(Records of scene-based questions)
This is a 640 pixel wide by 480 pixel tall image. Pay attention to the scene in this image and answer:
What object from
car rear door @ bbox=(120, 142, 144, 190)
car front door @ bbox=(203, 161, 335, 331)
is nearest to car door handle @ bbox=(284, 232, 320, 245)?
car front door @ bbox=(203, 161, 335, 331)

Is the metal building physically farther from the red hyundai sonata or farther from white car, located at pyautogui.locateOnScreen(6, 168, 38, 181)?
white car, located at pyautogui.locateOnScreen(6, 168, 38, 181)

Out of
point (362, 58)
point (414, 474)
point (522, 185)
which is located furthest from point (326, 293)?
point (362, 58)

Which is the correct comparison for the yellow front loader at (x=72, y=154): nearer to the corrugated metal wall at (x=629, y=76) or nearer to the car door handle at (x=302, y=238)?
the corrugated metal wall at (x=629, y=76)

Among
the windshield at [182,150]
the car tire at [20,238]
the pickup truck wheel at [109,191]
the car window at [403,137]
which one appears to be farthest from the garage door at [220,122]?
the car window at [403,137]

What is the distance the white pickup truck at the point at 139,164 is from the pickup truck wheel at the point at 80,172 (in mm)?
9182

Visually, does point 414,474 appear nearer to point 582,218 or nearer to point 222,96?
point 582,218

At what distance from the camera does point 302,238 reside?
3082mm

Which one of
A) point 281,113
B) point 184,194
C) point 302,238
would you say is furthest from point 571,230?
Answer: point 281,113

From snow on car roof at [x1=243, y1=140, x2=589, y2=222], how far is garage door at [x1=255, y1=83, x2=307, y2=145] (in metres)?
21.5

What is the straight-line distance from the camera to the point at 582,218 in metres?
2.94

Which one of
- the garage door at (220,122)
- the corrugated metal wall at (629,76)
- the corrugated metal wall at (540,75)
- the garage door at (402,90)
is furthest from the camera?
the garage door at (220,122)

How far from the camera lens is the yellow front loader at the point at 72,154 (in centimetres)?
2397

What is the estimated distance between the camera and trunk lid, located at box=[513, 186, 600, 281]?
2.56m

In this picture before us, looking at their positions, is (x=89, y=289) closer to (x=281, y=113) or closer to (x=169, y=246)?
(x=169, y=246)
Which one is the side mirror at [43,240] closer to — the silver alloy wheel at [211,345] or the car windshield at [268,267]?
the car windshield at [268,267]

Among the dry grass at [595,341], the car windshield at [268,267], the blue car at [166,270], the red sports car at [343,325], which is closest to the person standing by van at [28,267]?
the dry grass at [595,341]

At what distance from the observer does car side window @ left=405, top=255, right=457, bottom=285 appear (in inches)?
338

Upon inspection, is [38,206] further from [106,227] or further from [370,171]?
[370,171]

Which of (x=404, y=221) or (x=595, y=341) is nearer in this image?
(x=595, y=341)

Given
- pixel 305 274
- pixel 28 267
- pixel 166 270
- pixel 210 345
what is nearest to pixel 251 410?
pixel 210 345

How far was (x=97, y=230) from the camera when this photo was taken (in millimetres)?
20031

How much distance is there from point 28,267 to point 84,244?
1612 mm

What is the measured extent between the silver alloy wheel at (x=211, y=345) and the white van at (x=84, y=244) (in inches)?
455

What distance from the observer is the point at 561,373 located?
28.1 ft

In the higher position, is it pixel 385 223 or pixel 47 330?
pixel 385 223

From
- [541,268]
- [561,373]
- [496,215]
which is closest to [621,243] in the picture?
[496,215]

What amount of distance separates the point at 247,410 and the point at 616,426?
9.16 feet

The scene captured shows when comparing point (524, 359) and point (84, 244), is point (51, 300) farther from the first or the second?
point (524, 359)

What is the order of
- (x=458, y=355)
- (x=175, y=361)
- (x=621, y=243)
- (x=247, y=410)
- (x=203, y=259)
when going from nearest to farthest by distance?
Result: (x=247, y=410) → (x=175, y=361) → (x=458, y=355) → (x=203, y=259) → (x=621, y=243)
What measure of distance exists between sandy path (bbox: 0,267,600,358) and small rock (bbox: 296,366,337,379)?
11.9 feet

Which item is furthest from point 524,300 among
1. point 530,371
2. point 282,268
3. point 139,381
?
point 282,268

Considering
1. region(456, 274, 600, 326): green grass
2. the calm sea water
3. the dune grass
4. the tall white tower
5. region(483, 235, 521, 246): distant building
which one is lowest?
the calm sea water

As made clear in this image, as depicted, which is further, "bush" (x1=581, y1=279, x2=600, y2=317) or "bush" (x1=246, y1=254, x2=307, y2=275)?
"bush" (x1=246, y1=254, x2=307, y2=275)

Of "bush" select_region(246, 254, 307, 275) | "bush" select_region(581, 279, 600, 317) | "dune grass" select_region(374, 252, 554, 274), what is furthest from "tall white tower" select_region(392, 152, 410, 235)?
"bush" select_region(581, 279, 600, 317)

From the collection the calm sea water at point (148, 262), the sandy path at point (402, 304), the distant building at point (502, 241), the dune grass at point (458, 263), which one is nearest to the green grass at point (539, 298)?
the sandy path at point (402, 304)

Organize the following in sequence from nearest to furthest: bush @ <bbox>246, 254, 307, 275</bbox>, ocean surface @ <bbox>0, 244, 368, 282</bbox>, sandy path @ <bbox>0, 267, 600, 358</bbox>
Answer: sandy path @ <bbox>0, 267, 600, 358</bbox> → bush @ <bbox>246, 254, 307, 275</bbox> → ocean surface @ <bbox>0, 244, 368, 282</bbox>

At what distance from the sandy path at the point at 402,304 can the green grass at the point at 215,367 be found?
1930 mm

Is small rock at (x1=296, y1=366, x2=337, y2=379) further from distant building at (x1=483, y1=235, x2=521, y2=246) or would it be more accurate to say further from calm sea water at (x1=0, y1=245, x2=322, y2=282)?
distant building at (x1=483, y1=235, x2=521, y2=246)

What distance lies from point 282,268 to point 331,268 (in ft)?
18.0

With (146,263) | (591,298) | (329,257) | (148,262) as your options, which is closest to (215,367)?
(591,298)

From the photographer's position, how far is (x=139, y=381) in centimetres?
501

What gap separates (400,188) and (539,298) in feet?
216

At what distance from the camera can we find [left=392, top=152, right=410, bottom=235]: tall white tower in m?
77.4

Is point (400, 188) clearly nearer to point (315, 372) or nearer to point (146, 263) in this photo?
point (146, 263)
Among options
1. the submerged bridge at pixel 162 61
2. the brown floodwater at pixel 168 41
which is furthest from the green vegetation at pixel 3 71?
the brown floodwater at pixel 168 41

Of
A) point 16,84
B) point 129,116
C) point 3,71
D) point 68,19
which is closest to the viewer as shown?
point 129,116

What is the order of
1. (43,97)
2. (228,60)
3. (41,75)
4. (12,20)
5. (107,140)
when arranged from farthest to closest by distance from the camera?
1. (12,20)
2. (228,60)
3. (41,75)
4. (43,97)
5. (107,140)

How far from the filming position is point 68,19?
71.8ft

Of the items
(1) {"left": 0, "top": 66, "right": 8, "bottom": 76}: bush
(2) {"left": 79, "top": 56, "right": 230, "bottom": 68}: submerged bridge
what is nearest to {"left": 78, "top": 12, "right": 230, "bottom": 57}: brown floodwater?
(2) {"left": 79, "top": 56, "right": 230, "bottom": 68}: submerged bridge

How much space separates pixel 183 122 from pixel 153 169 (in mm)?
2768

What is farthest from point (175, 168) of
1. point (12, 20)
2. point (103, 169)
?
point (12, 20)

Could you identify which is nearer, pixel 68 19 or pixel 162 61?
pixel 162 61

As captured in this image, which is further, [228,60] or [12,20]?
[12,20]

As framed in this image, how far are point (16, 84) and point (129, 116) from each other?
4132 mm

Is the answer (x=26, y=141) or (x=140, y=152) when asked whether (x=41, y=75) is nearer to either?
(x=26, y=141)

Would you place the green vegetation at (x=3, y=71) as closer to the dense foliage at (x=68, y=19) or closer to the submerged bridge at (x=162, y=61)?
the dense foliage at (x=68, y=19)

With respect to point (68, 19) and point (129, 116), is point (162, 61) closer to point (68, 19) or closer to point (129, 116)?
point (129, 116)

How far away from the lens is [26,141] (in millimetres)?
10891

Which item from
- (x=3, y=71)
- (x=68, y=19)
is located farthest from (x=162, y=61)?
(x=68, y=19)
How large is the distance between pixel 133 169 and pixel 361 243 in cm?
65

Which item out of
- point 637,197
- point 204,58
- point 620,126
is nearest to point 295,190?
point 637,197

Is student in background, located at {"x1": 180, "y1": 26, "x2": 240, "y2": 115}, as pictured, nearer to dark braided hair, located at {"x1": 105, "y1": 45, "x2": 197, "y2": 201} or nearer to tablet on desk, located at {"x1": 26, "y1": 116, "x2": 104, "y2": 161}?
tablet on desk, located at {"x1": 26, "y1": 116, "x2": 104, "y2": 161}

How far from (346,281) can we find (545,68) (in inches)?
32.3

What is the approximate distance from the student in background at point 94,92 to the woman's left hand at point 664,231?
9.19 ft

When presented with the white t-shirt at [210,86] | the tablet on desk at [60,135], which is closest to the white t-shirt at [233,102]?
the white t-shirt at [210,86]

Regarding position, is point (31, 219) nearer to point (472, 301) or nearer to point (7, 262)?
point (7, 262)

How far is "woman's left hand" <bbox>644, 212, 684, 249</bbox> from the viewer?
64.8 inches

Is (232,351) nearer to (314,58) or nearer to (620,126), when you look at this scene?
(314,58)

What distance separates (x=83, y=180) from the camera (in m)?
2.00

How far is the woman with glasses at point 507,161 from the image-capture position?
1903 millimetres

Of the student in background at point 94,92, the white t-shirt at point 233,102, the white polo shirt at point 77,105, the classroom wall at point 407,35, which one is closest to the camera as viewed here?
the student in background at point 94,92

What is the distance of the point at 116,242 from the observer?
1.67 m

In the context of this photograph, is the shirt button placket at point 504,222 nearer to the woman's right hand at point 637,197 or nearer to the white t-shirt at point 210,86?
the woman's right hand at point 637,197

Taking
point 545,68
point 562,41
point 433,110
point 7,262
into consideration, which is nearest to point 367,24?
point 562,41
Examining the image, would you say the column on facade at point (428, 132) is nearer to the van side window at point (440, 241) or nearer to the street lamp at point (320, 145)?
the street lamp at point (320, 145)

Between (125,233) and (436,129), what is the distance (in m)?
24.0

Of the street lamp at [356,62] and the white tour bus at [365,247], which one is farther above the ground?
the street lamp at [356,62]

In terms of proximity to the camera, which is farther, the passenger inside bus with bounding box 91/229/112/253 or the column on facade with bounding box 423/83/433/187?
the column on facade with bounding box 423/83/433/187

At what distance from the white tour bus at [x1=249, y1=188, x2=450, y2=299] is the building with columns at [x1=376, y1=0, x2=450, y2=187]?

• **EXERCISE DETAILS**
Everything from the line with "Regarding position, is" to the end of the listing above needs to be duplicated exactly, both end lines included, with nothing more.

• **ANSWER TO THE PROBLEM**
Regarding position, is point (31, 219) nearer to point (472, 301) or nearer to point (7, 262)?
point (7, 262)

How far is "woman's left hand" <bbox>644, 212, 684, 249</bbox> from the viewer?
64.8 inches

Is (232,351) nearer to (314,58) or nearer to (620,126), when you look at this scene?
(314,58)

What distance separates (x=83, y=180) from the camera (in m)?
2.00

How far is the woman with glasses at point 507,161 from the image-capture position?
1903 millimetres

Of the student in background at point 94,92, the white t-shirt at point 233,102, the white polo shirt at point 77,105, the classroom wall at point 407,35, which one is closest to the camera as viewed here?
the student in background at point 94,92

What is the distance of the point at 116,242 from the observer?
1.67 m

In the context of this photograph, is the shirt button placket at point 504,222 nearer to the woman's right hand at point 637,197 or nearer to the white t-shirt at point 210,86?
the woman's right hand at point 637,197

Taking
point 545,68
point 562,41
point 433,110
point 7,262
into consideration, which is nearest to point 367,24?
point 562,41
Examining the image, would you say the column on facade at point (428, 132) is nearer to the van side window at point (440, 241) or nearer to the street lamp at point (320, 145)?
the street lamp at point (320, 145)

Between (125,233) and (436,129), what is the distance (in m)?
24.0

Of the street lamp at [356,62] and the white tour bus at [365,247], which one is farther above the ground?
the street lamp at [356,62]

In terms of proximity to the camera, which is farther, the passenger inside bus with bounding box 91/229/112/253 or the column on facade with bounding box 423/83/433/187?
the column on facade with bounding box 423/83/433/187

At what distance from the white tour bus at [x1=249, y1=188, x2=450, y2=299] is the building with columns at [x1=376, y1=0, x2=450, y2=187]?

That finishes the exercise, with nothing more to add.